O músico conta que esteve com os netos na segunda-feira passada, 8 de abril. “Eles não estão em um bom estado, têm problemas de infecções pulmonares, estão desnutridos faz ao menos três meses, um deles ficou a ponto de morrer. Eu só quero tirá-los de lá, trazê-los para Erbil e colocá-los num hospital.”

“O Consulado sueco está me ajudando, estão fazendo todo o possível para me ajudar rapidamente. O bonito de tudo isso é que a Suécia, a partir desta caso, vai tentar evacuar outras crianças suecas órfãs”, conta ele, completando que não quer ser visto como herói, que só quer retirar as crianças do acampamento.

Rótulo de terroristas

“Os europeus colocaram o rótulo de terroristas nestas crianças. A mentalidade dos europeus durante todo este tempo era de que os filhos de jihadistas eram todas culpados também. Eles não podem pagar pelo horror que cometeram seus pais. Não podem morrer órfãos aqui”, diz o avô.

Segundo ele, as crianças estão no acampamento Al Hol e são cuidados por curdos que não têm formação médica. “Não têm remédios suficientes, nem comida. Elas me diziam o tempo todo: ‘vovô, estamos com fome’. As crianças querem sair de lá, estão sofrendo bastante”, lamenta.

De acordo com Gálvez, pelos emails que trocava com a sua filha, as crianças viveram em Raqa até 2017, mas, depois que a cidade foi tomada, ficavam fugindo o tempo inteiro.
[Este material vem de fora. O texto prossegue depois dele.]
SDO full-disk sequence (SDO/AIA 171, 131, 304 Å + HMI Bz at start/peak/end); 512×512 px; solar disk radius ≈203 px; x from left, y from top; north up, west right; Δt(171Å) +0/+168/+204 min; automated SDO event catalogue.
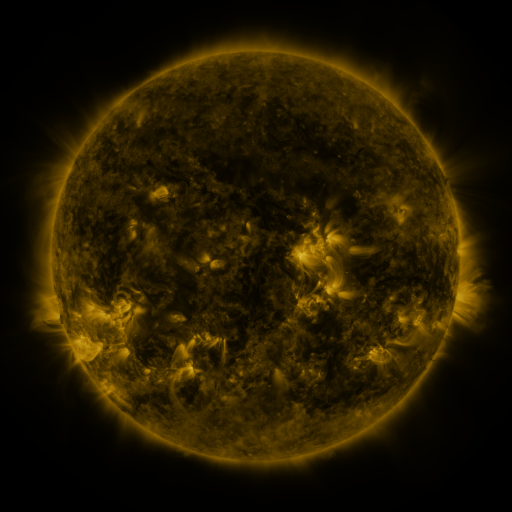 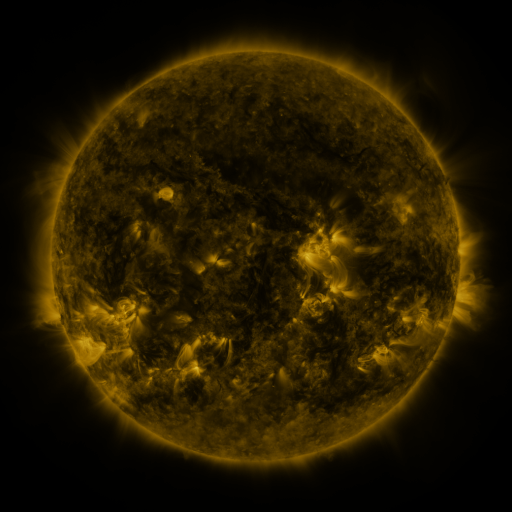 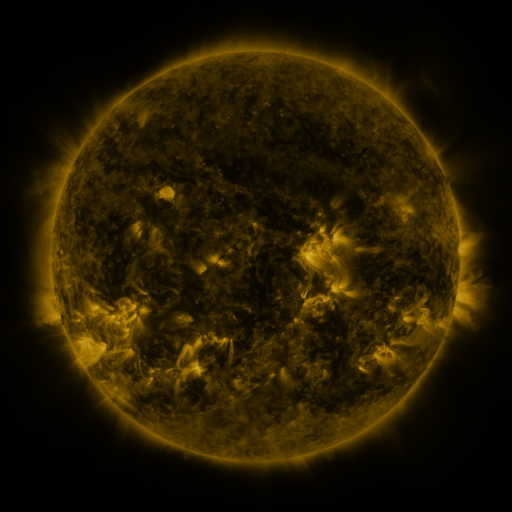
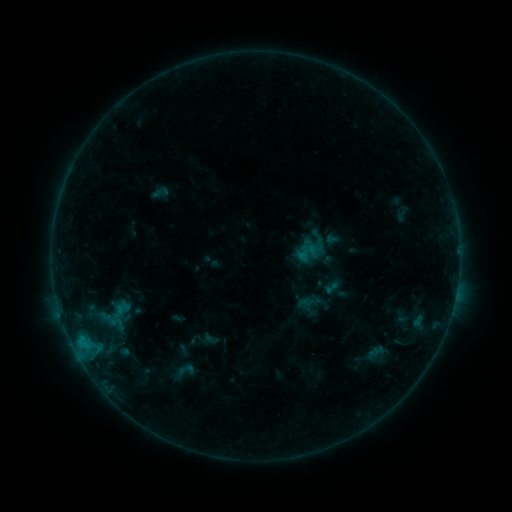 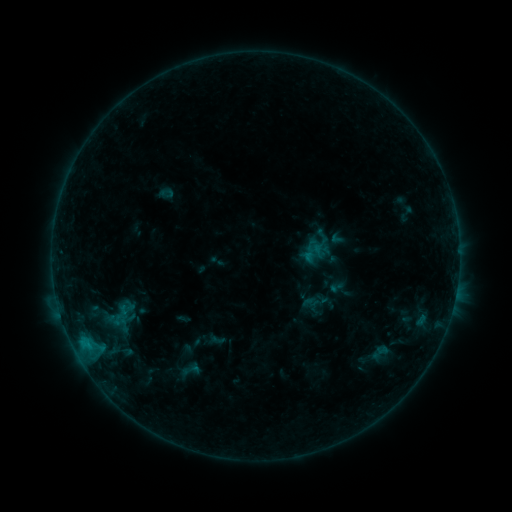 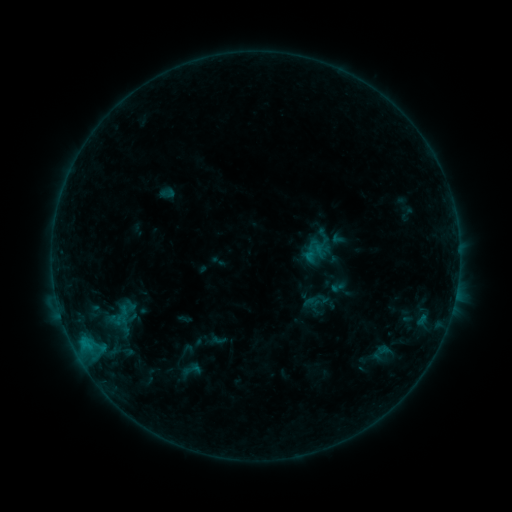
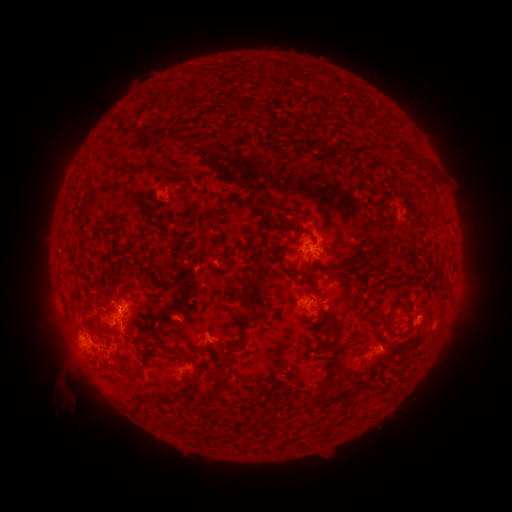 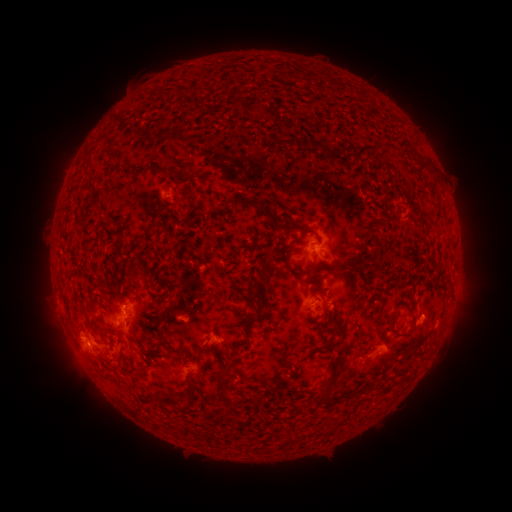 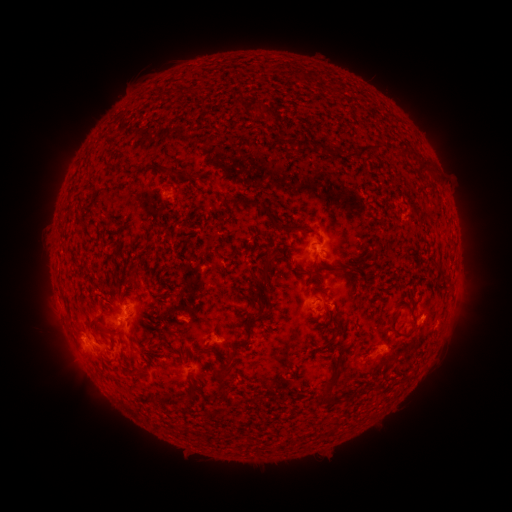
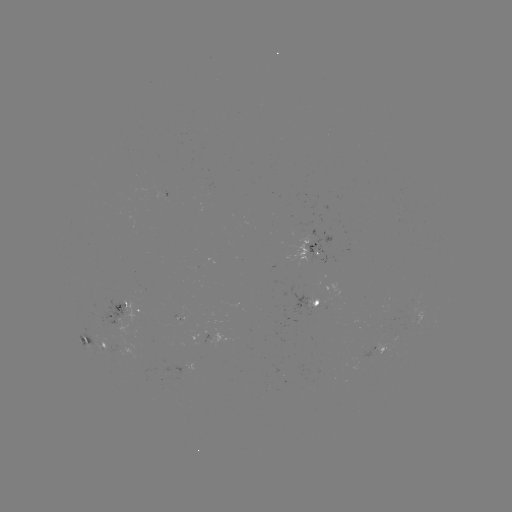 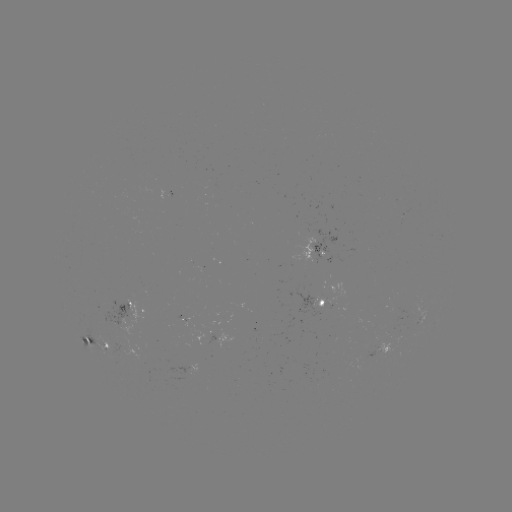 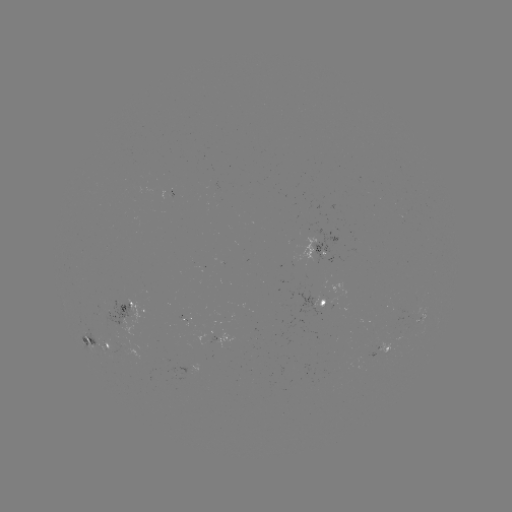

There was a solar emerging-flux region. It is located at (382, 350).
A morte da filha e a decisão de ir buscar os netos

“Minha filha morreu no dia 3 de janeiro. Daí o pai seguiu fugindo com os filhos. Eu e a avó tentamos que nos entregassem as crianças, mas ele não queria. Ele morreu entre 4 e 6 de março. Graças a uma mulher, que tirou as crianças do campo de batalha, elas foram salvas. Ela tinha dois filhos pequenos e pegou ainda os meus sete netos, sendo que a metade, por estar tão faca e desnutrida, não podia caminhar”, relata.

Gálvez reclama da política adotada pela Suécia no início: “Era como se estas crianças não fossem humanas, não merecessem ser ajudadas. Agora estão se dando conta do horror de tudo isso”.

“Há pelo menos 80 órfãos suecos em Baghuz. Outros moram com as mães, mas também precisariam ser evacuados porque muitos estão doentes. Todas aquelas pessoas que vieram de Baghuz chegaram com infecções do trato urinário, infecções pulmonares, fome, diarreia. E eles vieram para um acampamento onde não podem ser ajudados. Organizações como a Cruz Vermelha não têm uma ação contínua no campo. Eles precisam de permissão para entrar. E esse processo dura dias ou semanas. É uma coisa doentia”, conta.

Ele diz que não há comunicação, escritórios, nem organização logística nesses campos. “ A única coisa que se sabe é que as crianças morrem todos os dias.”

“O problema é que os governos europeus, que deveriam ter atinado para isso antes, não o fizeram porque na Europa tem havido uma política dura com isso. Eles estão ressentidos porque seus cidadãos foram lutar com o grupo do Estado Islâmico. Mas que culpa as crianças têm? Isso é o que eles nunca puderam entender”, lamenta.